** start Data provided **

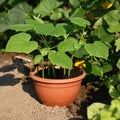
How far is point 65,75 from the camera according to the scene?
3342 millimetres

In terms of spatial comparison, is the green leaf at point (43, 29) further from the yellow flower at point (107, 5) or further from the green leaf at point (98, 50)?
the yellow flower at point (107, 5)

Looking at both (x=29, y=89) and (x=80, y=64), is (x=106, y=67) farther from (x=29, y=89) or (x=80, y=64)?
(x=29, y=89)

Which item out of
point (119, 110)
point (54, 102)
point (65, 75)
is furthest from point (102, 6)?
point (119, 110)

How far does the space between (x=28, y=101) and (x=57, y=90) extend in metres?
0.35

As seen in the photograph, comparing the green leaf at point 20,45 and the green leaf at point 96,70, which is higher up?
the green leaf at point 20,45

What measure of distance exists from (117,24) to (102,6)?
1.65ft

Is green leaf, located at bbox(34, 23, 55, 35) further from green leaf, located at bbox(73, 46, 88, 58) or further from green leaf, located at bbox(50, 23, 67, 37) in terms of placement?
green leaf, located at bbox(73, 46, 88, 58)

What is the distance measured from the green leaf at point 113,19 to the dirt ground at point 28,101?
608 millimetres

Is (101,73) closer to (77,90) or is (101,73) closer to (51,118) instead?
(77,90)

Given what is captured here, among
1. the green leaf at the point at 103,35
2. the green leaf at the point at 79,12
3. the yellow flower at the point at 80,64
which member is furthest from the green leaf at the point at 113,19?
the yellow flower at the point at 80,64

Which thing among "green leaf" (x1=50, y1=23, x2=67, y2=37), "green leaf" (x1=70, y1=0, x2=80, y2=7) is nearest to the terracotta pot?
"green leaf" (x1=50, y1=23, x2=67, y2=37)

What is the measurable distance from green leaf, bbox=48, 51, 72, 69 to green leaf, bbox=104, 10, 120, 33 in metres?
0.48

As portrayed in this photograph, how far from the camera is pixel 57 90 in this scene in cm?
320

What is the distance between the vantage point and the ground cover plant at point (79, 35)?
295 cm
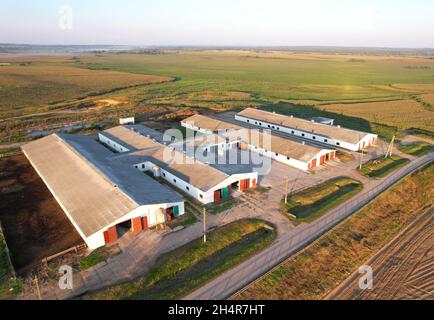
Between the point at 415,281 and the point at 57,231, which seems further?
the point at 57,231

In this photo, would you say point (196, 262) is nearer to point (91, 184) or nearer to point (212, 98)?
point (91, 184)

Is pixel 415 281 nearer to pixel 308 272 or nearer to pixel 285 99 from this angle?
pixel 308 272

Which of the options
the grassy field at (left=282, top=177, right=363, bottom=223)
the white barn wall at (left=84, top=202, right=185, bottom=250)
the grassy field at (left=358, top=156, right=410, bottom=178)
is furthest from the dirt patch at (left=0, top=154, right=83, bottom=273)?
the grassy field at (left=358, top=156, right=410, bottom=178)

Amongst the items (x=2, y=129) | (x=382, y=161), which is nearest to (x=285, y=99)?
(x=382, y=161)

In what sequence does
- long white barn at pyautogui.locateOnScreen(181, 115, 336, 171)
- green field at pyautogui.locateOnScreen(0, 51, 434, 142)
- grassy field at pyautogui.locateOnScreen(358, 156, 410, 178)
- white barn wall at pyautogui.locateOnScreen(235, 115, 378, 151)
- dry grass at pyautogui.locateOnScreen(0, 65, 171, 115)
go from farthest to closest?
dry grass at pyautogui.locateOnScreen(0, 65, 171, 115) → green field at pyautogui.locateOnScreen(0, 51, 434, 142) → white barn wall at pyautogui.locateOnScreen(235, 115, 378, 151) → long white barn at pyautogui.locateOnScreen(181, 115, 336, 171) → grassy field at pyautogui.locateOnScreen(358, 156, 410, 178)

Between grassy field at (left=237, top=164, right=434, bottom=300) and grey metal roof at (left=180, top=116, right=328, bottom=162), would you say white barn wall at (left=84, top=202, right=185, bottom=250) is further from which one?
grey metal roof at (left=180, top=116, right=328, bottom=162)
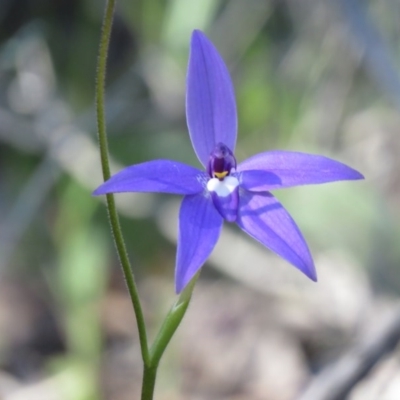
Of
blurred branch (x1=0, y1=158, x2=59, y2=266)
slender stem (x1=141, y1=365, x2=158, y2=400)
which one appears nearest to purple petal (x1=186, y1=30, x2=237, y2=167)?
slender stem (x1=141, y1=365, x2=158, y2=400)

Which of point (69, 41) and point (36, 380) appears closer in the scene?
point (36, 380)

** end Data provided **

• **Direction**: Pictures stay out; repeat all the rest of the records exactly.

• **Problem solution**:
How far is point 65,75 from the camera according to the scene?
3342 millimetres

In terms of spatial comparison, is the green leaf at point (43, 29) further from the yellow flower at point (107, 5) or further from the green leaf at point (98, 50)?
the yellow flower at point (107, 5)

Looking at both (x=29, y=89) and (x=80, y=64), is (x=106, y=67) farther from (x=29, y=89) or (x=80, y=64)?
(x=29, y=89)

Which item out of
point (119, 110)
point (54, 102)
point (65, 75)
is furthest from point (102, 6)?
point (119, 110)

How far does the space between (x=28, y=101) and (x=57, y=90) extend in metres?
0.35

As seen in the photograph, comparing the green leaf at point 20,45 and the green leaf at point 96,70, which is higher up?
the green leaf at point 20,45

What measure of distance exists from (117,24) to (102,6)?
1.65ft

Is green leaf, located at bbox(34, 23, 55, 35) further from green leaf, located at bbox(73, 46, 88, 58) or further from green leaf, located at bbox(50, 23, 67, 37) in terms of placement?
green leaf, located at bbox(73, 46, 88, 58)

What is the distance measured from the green leaf at point 113,19 to the dirt ground at point 28,101?
608 millimetres

Is (101,73) closer to (77,90) or is (101,73) closer to (51,118) instead?
(77,90)

Given what is captured here, among
1. the green leaf at the point at 103,35
2. the green leaf at the point at 79,12
3. the yellow flower at the point at 80,64
which member is furthest from the green leaf at the point at 113,19?
the yellow flower at the point at 80,64

Which thing among "green leaf" (x1=50, y1=23, x2=67, y2=37), "green leaf" (x1=70, y1=0, x2=80, y2=7) is nearest to the terracotta pot?
"green leaf" (x1=50, y1=23, x2=67, y2=37)

What is the measurable distance from green leaf, bbox=48, 51, 72, 69 to green leaf, bbox=104, 10, 120, 33 in metres?
0.48

As portrayed in this photograph, how far from the camera is pixel 57 90 in this scene in cm?
320

What is the distance between the vantage point and the ground cover plant at point (79, 35)?
295 cm
Between the point at 415,281 and the point at 57,231, which seems further?
the point at 57,231

In this photo, would you say point (196, 262) is nearer to point (91, 184) or nearer to point (212, 98)?
point (91, 184)

Is pixel 415 281 nearer to pixel 308 272 or nearer to pixel 285 99 from this angle?
pixel 308 272

Which of the options
the grassy field at (left=282, top=177, right=363, bottom=223)
the white barn wall at (left=84, top=202, right=185, bottom=250)
the grassy field at (left=358, top=156, right=410, bottom=178)
is furthest from the dirt patch at (left=0, top=154, right=83, bottom=273)?
the grassy field at (left=358, top=156, right=410, bottom=178)

Amongst the items (x=2, y=129) | (x=382, y=161), which is nearest to (x=285, y=99)?
(x=382, y=161)

In what sequence does
- long white barn at pyautogui.locateOnScreen(181, 115, 336, 171)
- green field at pyautogui.locateOnScreen(0, 51, 434, 142)
- grassy field at pyautogui.locateOnScreen(358, 156, 410, 178)
- white barn wall at pyautogui.locateOnScreen(235, 115, 378, 151)
- dry grass at pyautogui.locateOnScreen(0, 65, 171, 115)
go from farthest to closest?
dry grass at pyautogui.locateOnScreen(0, 65, 171, 115) → green field at pyautogui.locateOnScreen(0, 51, 434, 142) → white barn wall at pyautogui.locateOnScreen(235, 115, 378, 151) → long white barn at pyautogui.locateOnScreen(181, 115, 336, 171) → grassy field at pyautogui.locateOnScreen(358, 156, 410, 178)

Between grassy field at (left=237, top=164, right=434, bottom=300) and grey metal roof at (left=180, top=116, right=328, bottom=162), would you say white barn wall at (left=84, top=202, right=185, bottom=250) is further from which one?
grey metal roof at (left=180, top=116, right=328, bottom=162)
Of
blurred branch (x1=0, y1=158, x2=59, y2=266)
slender stem (x1=141, y1=365, x2=158, y2=400)
which one appears nearest to purple petal (x1=186, y1=30, x2=237, y2=167)?
slender stem (x1=141, y1=365, x2=158, y2=400)

Which of point (69, 41) and point (36, 380) appears closer in the scene?
point (36, 380)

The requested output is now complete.